Material supplied
--------------------

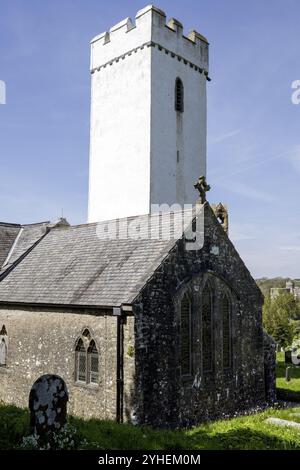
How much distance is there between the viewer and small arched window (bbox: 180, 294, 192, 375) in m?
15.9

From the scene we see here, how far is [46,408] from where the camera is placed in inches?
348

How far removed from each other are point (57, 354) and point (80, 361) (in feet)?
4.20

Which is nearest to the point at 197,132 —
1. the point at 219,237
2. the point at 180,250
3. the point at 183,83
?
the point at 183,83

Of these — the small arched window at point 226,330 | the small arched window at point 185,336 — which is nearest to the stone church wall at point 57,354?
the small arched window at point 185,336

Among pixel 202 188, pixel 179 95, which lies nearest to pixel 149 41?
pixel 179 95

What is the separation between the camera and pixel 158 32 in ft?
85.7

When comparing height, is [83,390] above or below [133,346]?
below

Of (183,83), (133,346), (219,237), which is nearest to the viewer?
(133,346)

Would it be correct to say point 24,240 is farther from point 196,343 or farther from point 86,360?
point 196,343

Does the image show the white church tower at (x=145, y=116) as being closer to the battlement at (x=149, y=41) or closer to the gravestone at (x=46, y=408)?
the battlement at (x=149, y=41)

--------------------

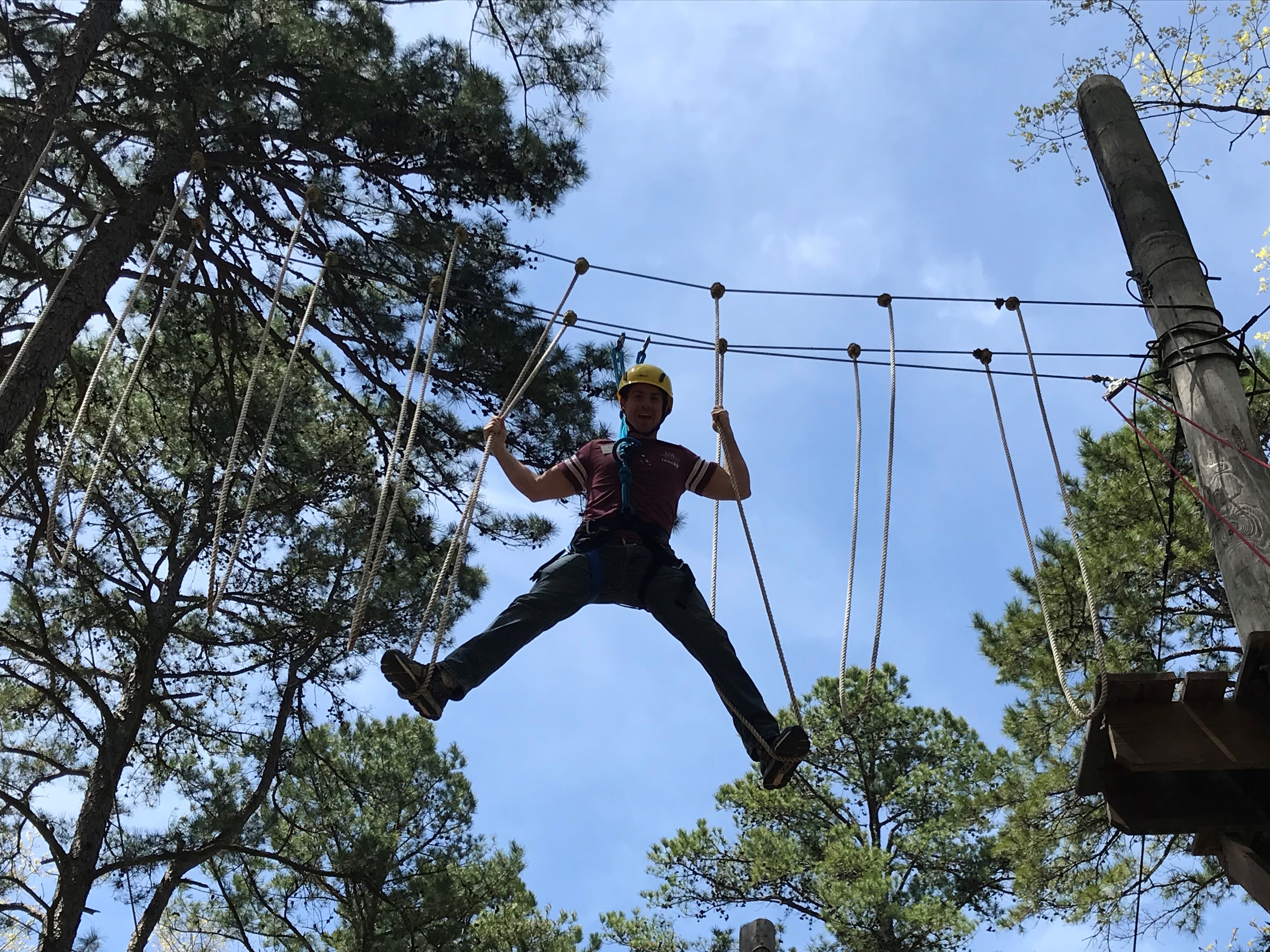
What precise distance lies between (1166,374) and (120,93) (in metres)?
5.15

--------------------

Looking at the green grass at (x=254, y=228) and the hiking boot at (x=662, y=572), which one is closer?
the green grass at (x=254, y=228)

--------------------

Exercise
Collect every row above that contains the word "from", matching case exactly.

Answer to this problem
From the scene we see here, how far is [46,408] from where the camera is placed in inches?
How far removed from each other are point (57, 354) and point (80, 361) (in feet)?
Would it be correct to say point 24,240 is farther from point 196,343 or farther from point 86,360?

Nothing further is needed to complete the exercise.